Aside from how we process sensory inputs in our heads, we humans also have incredible machinery built into our bodies for receiving sensory input from the external environment through the ears, mouth, nose, and skin.

The human skin has an amazing ability to detect and respond to the outside world: it is soft, stretchy and has millions of nerve endings perfectly designed to sense changes in temperature and the physical characteristics of the objects it touches. The versatility and adaptability of living skin is something hard to reproduce in a synthetic version. But new research is coming closer to building an electronic skin, or e-skin.

Recent improvements in materials and electronics have allowed researchers to develop a skin system, with a skin-like base that can flex and stretch, a power supply, and various sensors, as well as paths connecting sensor data to a central processor. Although touch and temperature sensors are not exactly new technology, Dr. Wei Gao, professor of medical engineering at Caltech, says he and his team wanted to go beyond those, to incorporate the ability to detect chemicals.

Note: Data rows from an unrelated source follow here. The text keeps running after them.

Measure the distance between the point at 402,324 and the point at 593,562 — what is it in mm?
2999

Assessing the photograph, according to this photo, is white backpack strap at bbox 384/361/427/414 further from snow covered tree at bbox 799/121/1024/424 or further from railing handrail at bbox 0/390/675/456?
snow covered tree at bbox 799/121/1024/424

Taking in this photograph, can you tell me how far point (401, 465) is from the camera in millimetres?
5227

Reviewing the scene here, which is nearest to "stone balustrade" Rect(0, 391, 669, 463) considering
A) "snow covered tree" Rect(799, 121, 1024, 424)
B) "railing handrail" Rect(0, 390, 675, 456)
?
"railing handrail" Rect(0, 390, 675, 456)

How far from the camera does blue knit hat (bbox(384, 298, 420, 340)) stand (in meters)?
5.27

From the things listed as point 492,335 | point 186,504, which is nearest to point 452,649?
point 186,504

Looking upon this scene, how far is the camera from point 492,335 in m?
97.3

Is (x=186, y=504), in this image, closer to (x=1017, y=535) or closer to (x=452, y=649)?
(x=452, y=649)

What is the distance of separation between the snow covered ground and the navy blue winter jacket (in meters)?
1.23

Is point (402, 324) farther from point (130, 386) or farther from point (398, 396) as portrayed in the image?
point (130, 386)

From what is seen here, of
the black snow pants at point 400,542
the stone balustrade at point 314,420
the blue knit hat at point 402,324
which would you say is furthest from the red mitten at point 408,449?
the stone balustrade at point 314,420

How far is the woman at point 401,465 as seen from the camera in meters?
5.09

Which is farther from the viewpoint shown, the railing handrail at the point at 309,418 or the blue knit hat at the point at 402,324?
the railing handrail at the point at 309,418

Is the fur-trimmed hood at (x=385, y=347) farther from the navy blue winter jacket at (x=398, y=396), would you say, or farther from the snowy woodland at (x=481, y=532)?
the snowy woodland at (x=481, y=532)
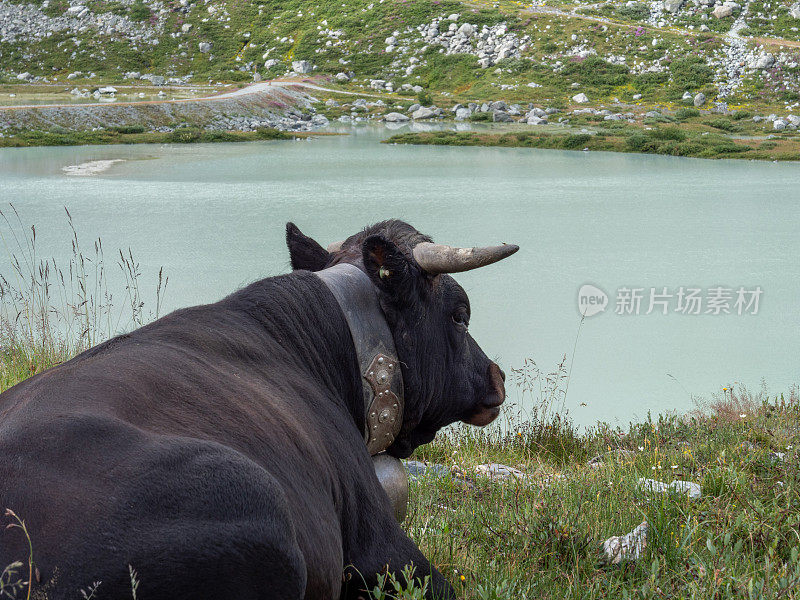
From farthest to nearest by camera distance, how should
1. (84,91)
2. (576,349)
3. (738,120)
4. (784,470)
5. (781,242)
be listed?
(84,91) → (738,120) → (781,242) → (576,349) → (784,470)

“We wanted to give it powerful chemical-sensing capability”, he said. Dr. Gao co-authored the 2022 study led by Dr. You Yu and published in the journal Science Robotics. They created a robotic sensor capable of detecting a wide range of hazardous materials, such as explosives, pesticides, and infectious pathogens such as SARS-CoV-2.

There are many possible future applications for this type of technology.

“This fully printed human-machine interactive multimodal sensing technology could play a crucial role in designing future intelligent robotic systems and can be easily reconfigured toward numerous practical wearable and robotic applications,” they say in the paper.

The e-skin is an integration of soft materials, sensors, and flexible electronics, and looks like a transparent bandage with metallic designs embedded in its surface. Although there are still many issues to address before this technology becomes commercial, among them the problem of durability, there are many potential applications for these devices that may one day let humans remotely control robots and “feel” the signals they detect.

Humans are perhaps the most complex  organisms that nature has produced after millions of years of evolutionary history (that we know of, anyway). It’s not news that we take lessons from nature to develop technology. But as knowledge of the inner workings of our bodies, and especially the brain, advances, we seem to get closer to the point where we will be able to fully integrate humans and machines. Does this prospect make you more excited, or more concerned?